То есть еврей у Шекспира — персонаж, несомненно, отрицательный. Хотя, как и любые шекспировские образы, он не однозначен, о чем напоминал Пушкин: «Шейлок скуп, сметлив, мстителен, чадолюбив, остроумен». Но по прочтении пьесы не остается сомнения в том, что Шейлок Шекспиру неприятен, равно как и зрителям того времени. Но вот это и есть ключевое слово — «того времени». Режиссер спектакля сэр Питер Холл и Дастин Хоффман выводят на сцену совсем другого Шейлока, которого не опознал бы, пожалуй, сам Шекспир. При этом надо отметить, что никаким переделкам пьеса не подвергалась, все мизансцены и реплики — в полной сохранности. И Хоффман нигде не отступал от шекспировской буквы, просто слегка сместил акценты.
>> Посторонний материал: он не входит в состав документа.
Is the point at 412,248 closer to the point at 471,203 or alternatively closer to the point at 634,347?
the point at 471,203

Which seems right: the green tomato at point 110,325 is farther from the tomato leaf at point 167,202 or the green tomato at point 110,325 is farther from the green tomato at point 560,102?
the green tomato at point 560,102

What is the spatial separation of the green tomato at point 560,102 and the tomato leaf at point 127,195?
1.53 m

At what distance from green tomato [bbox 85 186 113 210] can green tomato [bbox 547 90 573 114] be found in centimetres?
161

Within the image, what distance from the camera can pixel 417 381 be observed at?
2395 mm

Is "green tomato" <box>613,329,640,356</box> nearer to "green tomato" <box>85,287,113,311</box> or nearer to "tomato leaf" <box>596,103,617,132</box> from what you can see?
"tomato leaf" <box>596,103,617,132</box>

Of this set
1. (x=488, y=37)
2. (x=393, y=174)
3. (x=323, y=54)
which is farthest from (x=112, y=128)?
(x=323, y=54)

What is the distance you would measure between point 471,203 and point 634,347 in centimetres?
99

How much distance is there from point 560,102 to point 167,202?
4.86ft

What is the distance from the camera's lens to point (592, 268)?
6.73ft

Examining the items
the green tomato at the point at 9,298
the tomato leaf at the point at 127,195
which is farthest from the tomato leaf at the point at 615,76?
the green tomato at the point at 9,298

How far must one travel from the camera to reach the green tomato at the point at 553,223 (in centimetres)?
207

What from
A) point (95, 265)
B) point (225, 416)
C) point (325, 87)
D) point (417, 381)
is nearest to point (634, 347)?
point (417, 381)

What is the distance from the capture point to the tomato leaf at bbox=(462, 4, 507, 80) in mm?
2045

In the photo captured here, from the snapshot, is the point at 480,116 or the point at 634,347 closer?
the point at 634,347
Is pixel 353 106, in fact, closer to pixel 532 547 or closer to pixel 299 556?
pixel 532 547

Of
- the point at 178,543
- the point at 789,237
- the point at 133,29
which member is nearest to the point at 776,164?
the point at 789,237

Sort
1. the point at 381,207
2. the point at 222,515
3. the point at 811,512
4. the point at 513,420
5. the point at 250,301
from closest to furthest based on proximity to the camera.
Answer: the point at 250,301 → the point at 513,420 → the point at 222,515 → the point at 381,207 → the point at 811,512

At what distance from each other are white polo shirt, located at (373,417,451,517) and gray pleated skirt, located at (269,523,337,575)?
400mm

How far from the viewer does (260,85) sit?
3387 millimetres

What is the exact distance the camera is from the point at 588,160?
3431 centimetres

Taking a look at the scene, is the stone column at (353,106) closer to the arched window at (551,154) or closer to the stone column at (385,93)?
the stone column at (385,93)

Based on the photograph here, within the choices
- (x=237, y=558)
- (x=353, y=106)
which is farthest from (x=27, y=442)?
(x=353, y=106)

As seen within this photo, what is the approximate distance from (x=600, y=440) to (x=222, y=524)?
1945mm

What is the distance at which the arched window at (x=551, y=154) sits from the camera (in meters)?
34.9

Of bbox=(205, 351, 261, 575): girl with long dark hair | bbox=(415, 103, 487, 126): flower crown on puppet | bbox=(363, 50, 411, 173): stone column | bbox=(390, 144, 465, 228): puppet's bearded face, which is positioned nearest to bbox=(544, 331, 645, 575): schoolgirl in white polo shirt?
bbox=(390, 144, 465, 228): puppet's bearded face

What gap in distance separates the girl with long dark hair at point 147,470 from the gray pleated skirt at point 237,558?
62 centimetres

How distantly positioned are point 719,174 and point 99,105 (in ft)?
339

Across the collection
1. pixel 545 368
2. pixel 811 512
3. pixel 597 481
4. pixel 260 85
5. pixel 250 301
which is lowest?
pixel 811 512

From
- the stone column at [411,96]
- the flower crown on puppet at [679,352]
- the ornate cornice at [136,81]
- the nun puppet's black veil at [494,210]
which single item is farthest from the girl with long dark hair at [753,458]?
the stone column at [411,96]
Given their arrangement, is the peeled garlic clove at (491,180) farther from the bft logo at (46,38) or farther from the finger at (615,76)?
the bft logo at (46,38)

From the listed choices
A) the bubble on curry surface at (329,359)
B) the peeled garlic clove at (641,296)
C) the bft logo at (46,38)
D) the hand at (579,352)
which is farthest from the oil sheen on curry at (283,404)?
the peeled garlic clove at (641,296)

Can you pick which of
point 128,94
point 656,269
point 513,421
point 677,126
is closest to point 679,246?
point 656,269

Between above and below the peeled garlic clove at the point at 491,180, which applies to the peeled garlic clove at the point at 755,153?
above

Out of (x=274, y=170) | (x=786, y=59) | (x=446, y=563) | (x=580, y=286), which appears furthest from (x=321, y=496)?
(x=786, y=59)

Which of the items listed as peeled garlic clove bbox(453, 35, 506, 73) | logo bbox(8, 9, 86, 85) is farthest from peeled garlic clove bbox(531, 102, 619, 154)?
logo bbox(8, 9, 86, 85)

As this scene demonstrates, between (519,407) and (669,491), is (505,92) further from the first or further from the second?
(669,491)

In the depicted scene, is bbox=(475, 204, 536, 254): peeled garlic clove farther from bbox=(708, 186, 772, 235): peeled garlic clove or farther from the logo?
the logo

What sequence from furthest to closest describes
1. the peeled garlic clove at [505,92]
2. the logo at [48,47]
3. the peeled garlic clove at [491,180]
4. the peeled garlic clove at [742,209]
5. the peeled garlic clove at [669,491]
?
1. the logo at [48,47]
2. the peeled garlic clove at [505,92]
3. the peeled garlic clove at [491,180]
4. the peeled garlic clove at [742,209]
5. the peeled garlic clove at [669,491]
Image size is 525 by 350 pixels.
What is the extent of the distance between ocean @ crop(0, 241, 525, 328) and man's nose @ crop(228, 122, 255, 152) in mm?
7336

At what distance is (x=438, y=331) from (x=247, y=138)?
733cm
В результате получилась удивительная метаморфоза. Вместо отвратительного скупердяя, жаждущего крови честного и благородного дворянина, явился страдающий, несчастный, доведенный до отчаяния обстоятельствами и обществом человек.
И уже кульминация мерзости Шейлока — когда он точит нож — воспринимается позой, вызовом, игрой, которые определены тупиковым состоянием. Хоффмановский Шейлок, в отличие от Шейлока шекспировского, полностью соответствует своему знаменитому монологу:
Да разве у жида нет глаз? Разве у жида нет рук, органов, членов тела, чувств, привязанностей, страстей? Разве не та же самая пища насыщает его, разве не то же оружие ранит его, разве он не подвержен тем же недугам, разве не те же лекарства исцеляют его, разве не согревают и не студят его те же лето и зима, как и христианина? Если нас уколоть — разве у нас не идет кровь? Если нас пощекотать — разве мы не смеемся? Если нас отравить — разве мы не умираем? А если нас оскорбляют — разве мы не должны мстить?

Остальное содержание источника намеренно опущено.